— START Supplied entries —

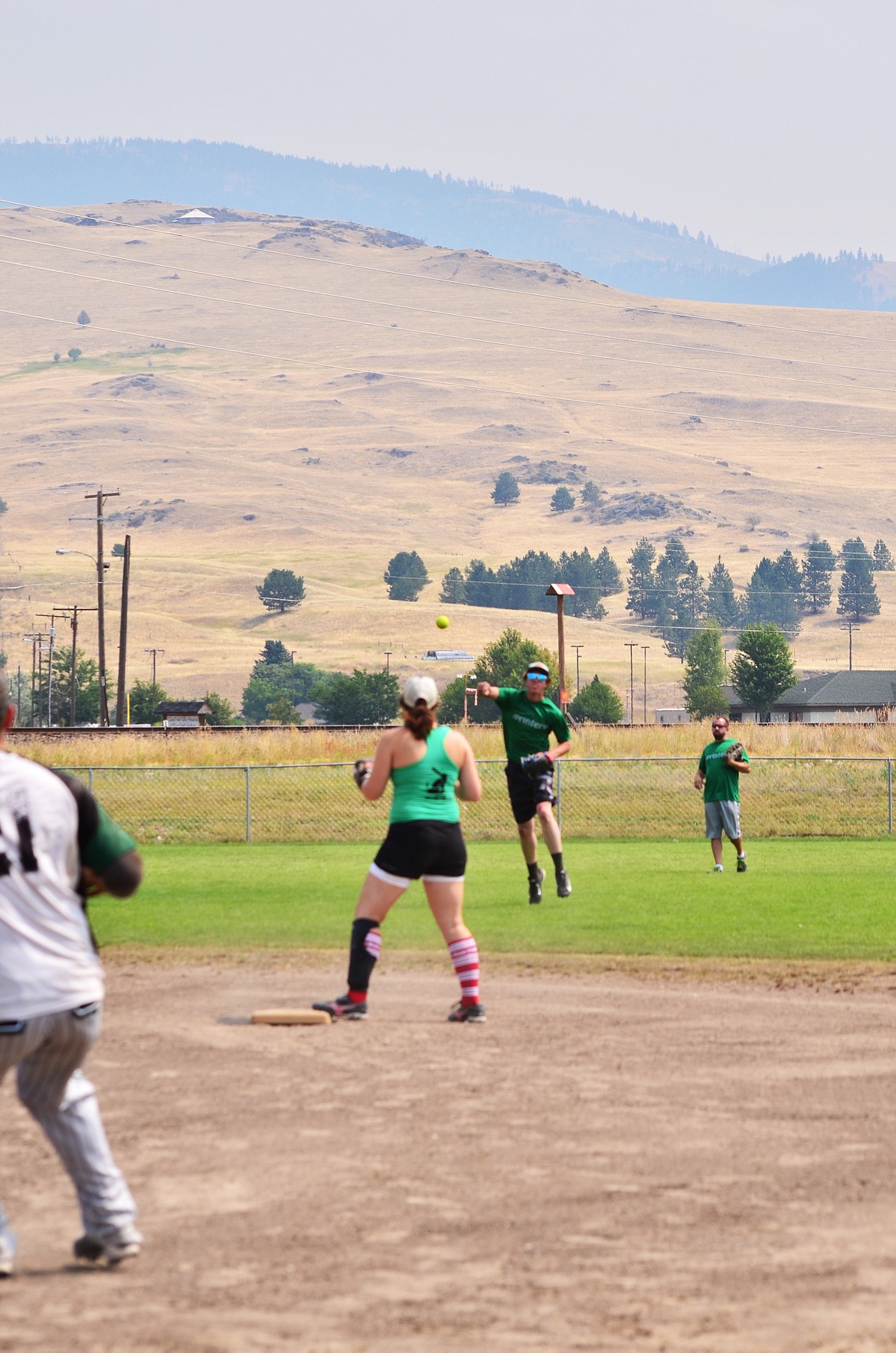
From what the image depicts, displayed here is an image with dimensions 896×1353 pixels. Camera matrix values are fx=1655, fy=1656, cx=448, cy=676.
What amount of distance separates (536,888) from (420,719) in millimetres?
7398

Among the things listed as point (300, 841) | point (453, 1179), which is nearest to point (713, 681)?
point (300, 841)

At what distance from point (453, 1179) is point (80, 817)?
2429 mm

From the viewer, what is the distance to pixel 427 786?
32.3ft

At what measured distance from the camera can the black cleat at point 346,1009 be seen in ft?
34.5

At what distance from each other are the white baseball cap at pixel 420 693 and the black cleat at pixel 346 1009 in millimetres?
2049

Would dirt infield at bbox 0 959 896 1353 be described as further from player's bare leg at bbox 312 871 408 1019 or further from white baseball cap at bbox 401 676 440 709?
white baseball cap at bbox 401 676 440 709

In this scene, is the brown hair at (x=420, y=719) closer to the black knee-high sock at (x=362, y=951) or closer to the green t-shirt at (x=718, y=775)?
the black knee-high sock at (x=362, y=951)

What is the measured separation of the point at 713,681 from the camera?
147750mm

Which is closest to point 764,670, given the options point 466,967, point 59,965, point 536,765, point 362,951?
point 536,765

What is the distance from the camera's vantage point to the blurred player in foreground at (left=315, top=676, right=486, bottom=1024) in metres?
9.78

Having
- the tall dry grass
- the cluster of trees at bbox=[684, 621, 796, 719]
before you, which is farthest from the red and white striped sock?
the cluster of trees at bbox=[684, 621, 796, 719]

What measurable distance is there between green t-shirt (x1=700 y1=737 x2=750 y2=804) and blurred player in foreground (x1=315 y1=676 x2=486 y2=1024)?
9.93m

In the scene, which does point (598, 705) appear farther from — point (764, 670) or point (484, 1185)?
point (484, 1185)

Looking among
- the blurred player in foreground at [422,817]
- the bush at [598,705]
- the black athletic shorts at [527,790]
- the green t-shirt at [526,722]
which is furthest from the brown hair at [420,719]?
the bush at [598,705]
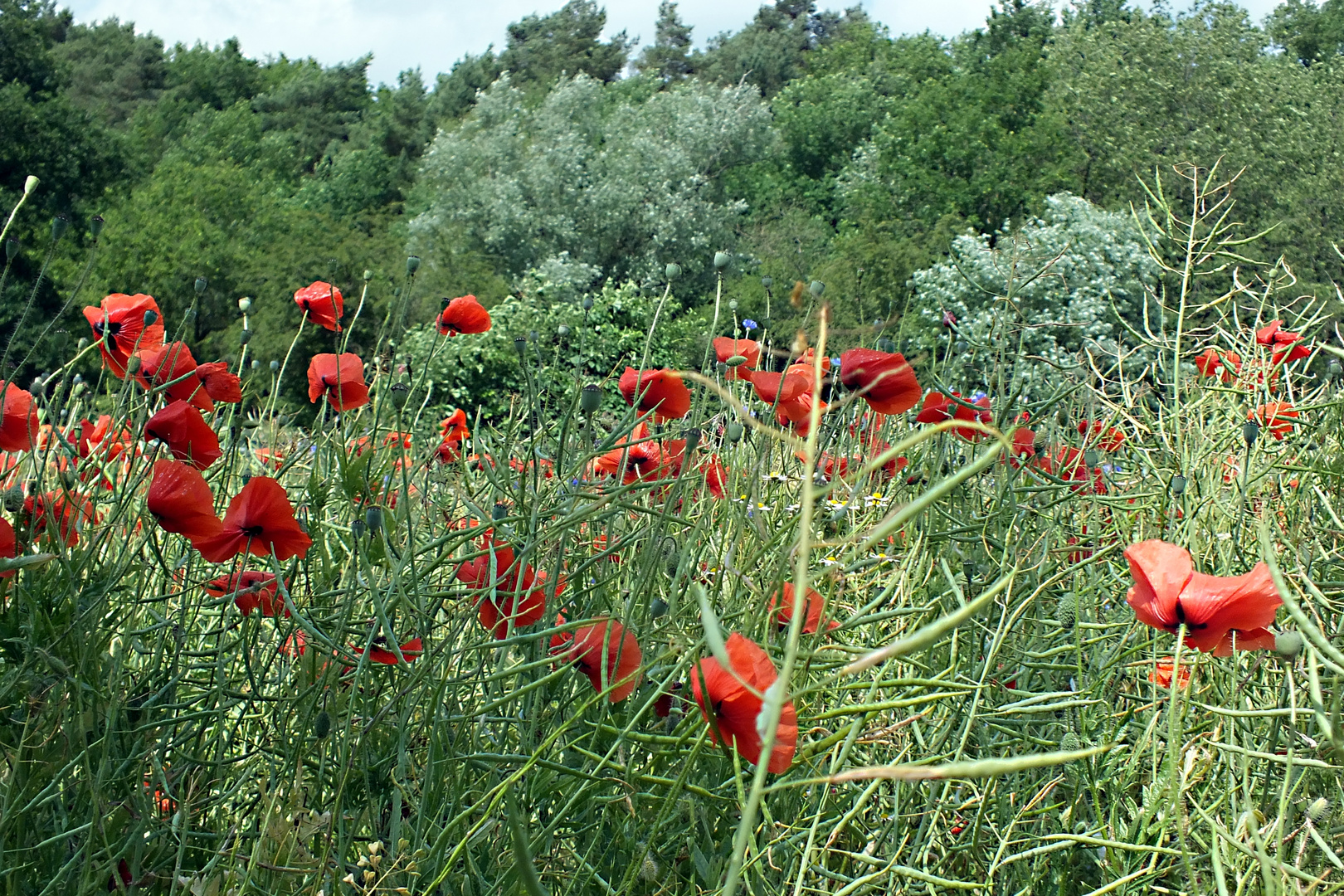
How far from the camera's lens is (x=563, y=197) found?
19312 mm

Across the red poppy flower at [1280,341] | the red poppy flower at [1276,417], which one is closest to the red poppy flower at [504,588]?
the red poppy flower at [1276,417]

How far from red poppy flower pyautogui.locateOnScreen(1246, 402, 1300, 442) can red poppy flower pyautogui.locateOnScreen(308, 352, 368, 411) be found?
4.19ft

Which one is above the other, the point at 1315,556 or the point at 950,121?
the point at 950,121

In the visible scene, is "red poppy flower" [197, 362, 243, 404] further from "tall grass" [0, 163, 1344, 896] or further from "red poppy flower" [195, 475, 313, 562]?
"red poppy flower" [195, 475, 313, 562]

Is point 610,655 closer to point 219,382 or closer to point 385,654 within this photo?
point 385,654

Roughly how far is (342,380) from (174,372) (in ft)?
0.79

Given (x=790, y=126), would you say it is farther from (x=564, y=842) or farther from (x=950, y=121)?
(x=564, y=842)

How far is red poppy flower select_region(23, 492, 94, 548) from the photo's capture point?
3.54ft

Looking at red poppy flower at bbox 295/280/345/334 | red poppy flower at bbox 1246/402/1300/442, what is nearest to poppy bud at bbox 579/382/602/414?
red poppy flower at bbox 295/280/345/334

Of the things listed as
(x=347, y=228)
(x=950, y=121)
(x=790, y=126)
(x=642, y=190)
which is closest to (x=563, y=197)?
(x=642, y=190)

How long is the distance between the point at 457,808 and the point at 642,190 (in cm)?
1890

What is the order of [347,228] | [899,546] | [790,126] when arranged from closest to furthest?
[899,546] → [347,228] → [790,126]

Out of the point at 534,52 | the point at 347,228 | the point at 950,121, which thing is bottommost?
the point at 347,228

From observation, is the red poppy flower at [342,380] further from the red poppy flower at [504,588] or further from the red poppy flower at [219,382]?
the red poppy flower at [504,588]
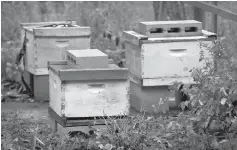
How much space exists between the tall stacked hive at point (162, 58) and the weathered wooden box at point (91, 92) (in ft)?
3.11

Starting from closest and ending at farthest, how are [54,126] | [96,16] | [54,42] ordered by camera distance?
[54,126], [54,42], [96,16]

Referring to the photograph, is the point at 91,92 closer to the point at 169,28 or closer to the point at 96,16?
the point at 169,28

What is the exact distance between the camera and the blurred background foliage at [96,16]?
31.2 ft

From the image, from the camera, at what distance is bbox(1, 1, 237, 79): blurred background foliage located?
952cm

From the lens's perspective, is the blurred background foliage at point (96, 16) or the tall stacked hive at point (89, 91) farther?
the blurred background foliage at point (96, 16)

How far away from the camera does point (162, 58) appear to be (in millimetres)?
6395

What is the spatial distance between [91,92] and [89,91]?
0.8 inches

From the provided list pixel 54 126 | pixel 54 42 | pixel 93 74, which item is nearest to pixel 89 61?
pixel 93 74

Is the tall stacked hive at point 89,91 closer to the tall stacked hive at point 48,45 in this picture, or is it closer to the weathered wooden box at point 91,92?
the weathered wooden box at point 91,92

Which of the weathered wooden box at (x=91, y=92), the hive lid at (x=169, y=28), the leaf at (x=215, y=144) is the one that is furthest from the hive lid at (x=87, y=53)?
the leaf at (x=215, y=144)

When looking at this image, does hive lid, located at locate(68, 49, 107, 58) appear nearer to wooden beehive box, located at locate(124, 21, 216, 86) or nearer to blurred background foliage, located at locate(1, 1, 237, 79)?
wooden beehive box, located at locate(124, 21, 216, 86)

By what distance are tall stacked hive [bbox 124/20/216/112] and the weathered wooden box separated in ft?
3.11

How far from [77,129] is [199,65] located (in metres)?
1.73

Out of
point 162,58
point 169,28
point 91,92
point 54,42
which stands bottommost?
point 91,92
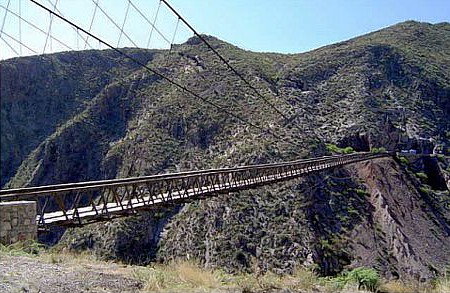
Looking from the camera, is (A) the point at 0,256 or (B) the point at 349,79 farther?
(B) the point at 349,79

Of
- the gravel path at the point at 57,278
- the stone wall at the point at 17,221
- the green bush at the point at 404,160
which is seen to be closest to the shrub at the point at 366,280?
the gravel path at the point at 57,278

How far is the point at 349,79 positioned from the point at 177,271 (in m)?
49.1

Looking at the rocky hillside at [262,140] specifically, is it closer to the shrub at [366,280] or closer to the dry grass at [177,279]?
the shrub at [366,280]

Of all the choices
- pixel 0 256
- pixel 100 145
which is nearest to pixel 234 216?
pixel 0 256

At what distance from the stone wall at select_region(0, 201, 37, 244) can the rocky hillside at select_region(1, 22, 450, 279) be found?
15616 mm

— END Supplied entries —

- [Aim of the exercise] Rewrite every one of the rows above with "blurred player" swapped for "out-of-focus player" and all other text left unchanged. Do not include the pictures in your answer.

- [Exercise solution]
From what the image depicts, displayed here is an image with dimensions 896×1353 pixels. Camera matrix values are fx=1655, fy=1656, cx=448, cy=676.
What amount of distance separates (536,888) from (420,719) in millimetres?
7398

Among the things listed as point (300, 841) | point (453, 1179), which is nearest to point (713, 681)?
point (300, 841)

At what distance from point (453, 1179) is point (80, 817)?
2429 mm

From the viewer, what is the distance to pixel 427 786?
32.3ft

At what measured distance from the camera can the black cleat at point 346,1009 be seen in ft?
34.5

At what distance from each other are the white baseball cap at pixel 420 693 and the black cleat at pixel 346 1009 in millimetres?
2049

Would dirt infield at bbox 0 959 896 1353 be described as further from player's bare leg at bbox 312 871 408 1019 or further from white baseball cap at bbox 401 676 440 709?
white baseball cap at bbox 401 676 440 709

In this scene, is the brown hair at (x=420, y=719) closer to the black knee-high sock at (x=362, y=951) or closer to the green t-shirt at (x=718, y=775)?
the black knee-high sock at (x=362, y=951)

What is the measured separation of the point at 713,681 from the camera?
147750mm

Which is closest to point 764,670, given the options point 466,967, point 59,965, point 536,765, point 362,951?
point 536,765

What is the distance from the camera's vantage point to the out-of-focus player in foreground at (left=315, top=676, right=486, bottom=1024) in metres?
9.78

Having
- the tall dry grass
- the cluster of trees at bbox=[684, 621, 796, 719]
before you, which is farthest from the red and white striped sock?
the cluster of trees at bbox=[684, 621, 796, 719]

What measurable distance is there between green t-shirt (x1=700 y1=737 x2=750 y2=804) and out-of-focus player in foreground (x1=315 y1=676 x2=486 y2=1024)?
9.93m

In the scene, which does point (598, 705) appear farther from — point (764, 670) or point (484, 1185)?
point (484, 1185)

Looking among
- the out-of-focus player in foreground at [422,817]
- the bush at [598,705]
- the black athletic shorts at [527,790]
- the green t-shirt at [526,722]
which is furthest from the brown hair at [420,719]?
the bush at [598,705]
How far from the camera's lens is (x=563, y=197) found?
19312 mm

Across the red poppy flower at [1280,341] | the red poppy flower at [1276,417], which one is closest to the red poppy flower at [504,588]?
the red poppy flower at [1276,417]

How far from red poppy flower pyautogui.locateOnScreen(1246, 402, 1300, 442) can red poppy flower pyautogui.locateOnScreen(308, 352, 368, 411) be found?
4.19ft

Which one is above the other, the point at 1315,556 or the point at 950,121?
the point at 950,121

In the visible scene, is "red poppy flower" [197, 362, 243, 404] further from "tall grass" [0, 163, 1344, 896] or further from "red poppy flower" [195, 475, 313, 562]?
"red poppy flower" [195, 475, 313, 562]

Is point 610,655 closer to point 219,382 or closer to point 385,654 within this photo?
point 385,654

Roughly how far is (342,380) from (174,372) (in ft)?
0.79

Given (x=790, y=126), would you say it is farther from (x=564, y=842) or farther from (x=950, y=121)?
(x=564, y=842)

How far is red poppy flower select_region(23, 492, 94, 548) from the photo's capture point?
3.54ft

Looking at red poppy flower at bbox 295/280/345/334 | red poppy flower at bbox 1246/402/1300/442, what is nearest to poppy bud at bbox 579/382/602/414?
red poppy flower at bbox 295/280/345/334

Of the things listed as
(x=347, y=228)
(x=950, y=121)
(x=790, y=126)
(x=642, y=190)
which is closest to (x=563, y=197)?
(x=642, y=190)

How long is the distance between the point at 457,808 and the point at 642,190 (in cm)?
1890

What is the order of [347,228] | [899,546] | [790,126] when arranged from closest to furthest?
[899,546] → [347,228] → [790,126]

Out of the point at 534,52 | the point at 347,228 | the point at 950,121, which thing is bottommost?
the point at 347,228

From observation, is the red poppy flower at [342,380] further from the red poppy flower at [504,588] or further from the red poppy flower at [219,382]?
the red poppy flower at [504,588]
How much space exists between the tall stacked hive at point (162, 58) and the weathered wooden box at point (91, 92) (in ft)?
3.11

Starting from closest and ending at farthest, how are [54,126] | [96,16] | [54,42] ordered by camera distance?
[54,126], [54,42], [96,16]

Referring to the photograph, is the point at 91,92 closer to the point at 169,28 or closer to the point at 96,16?
the point at 169,28

What is the exact distance between the camera and the blurred background foliage at [96,16]?
31.2 ft

From the image, from the camera, at what distance is bbox(1, 1, 237, 79): blurred background foliage located?
952cm

From the lens's perspective, is the blurred background foliage at point (96, 16) or the tall stacked hive at point (89, 91) farther?
the blurred background foliage at point (96, 16)

How far away from the camera does point (162, 58) appear to be (in millimetres)?
6395

What is the spatial distance between [91,92] and [89,91]?
0.8 inches

From the provided list pixel 54 126 | pixel 54 42 | pixel 93 74, which item is nearest to pixel 89 61?
pixel 93 74

Is the tall stacked hive at point 89,91 closer to the tall stacked hive at point 48,45 in this picture, or is it closer to the weathered wooden box at point 91,92?
the weathered wooden box at point 91,92

Which of the weathered wooden box at (x=91, y=92), the hive lid at (x=169, y=28), the leaf at (x=215, y=144) is the one that is furthest from the hive lid at (x=87, y=53)?
the leaf at (x=215, y=144)

When looking at this image, does hive lid, located at locate(68, 49, 107, 58) appear nearer to wooden beehive box, located at locate(124, 21, 216, 86) or nearer to blurred background foliage, located at locate(1, 1, 237, 79)?
wooden beehive box, located at locate(124, 21, 216, 86)

By what distance are tall stacked hive [bbox 124/20/216/112] and the weathered wooden box separated in ft?
3.11

How far from [77,129] is [199,65] located (in metres)?
1.73

Out of
point 162,58
point 169,28
point 91,92
point 54,42
which stands bottommost?
point 91,92
Looking from the camera, is (A) the point at 0,256 or (B) the point at 349,79 farther?
(B) the point at 349,79

Of
- the gravel path at the point at 57,278
- the stone wall at the point at 17,221
- the green bush at the point at 404,160
which is seen to be closest to the shrub at the point at 366,280?
the gravel path at the point at 57,278

How far is the point at 349,79 positioned from the point at 177,271 (in m)?
49.1

Looking at the rocky hillside at [262,140] specifically, is it closer to the shrub at [366,280] or closer to the dry grass at [177,279]?
the shrub at [366,280]

Of all the choices
- pixel 0 256
- pixel 100 145
which is nearest to pixel 234 216?
pixel 0 256

At what distance from the stone wall at select_region(0, 201, 37, 244) can the rocky hillside at select_region(1, 22, 450, 279) be found?
15616 mm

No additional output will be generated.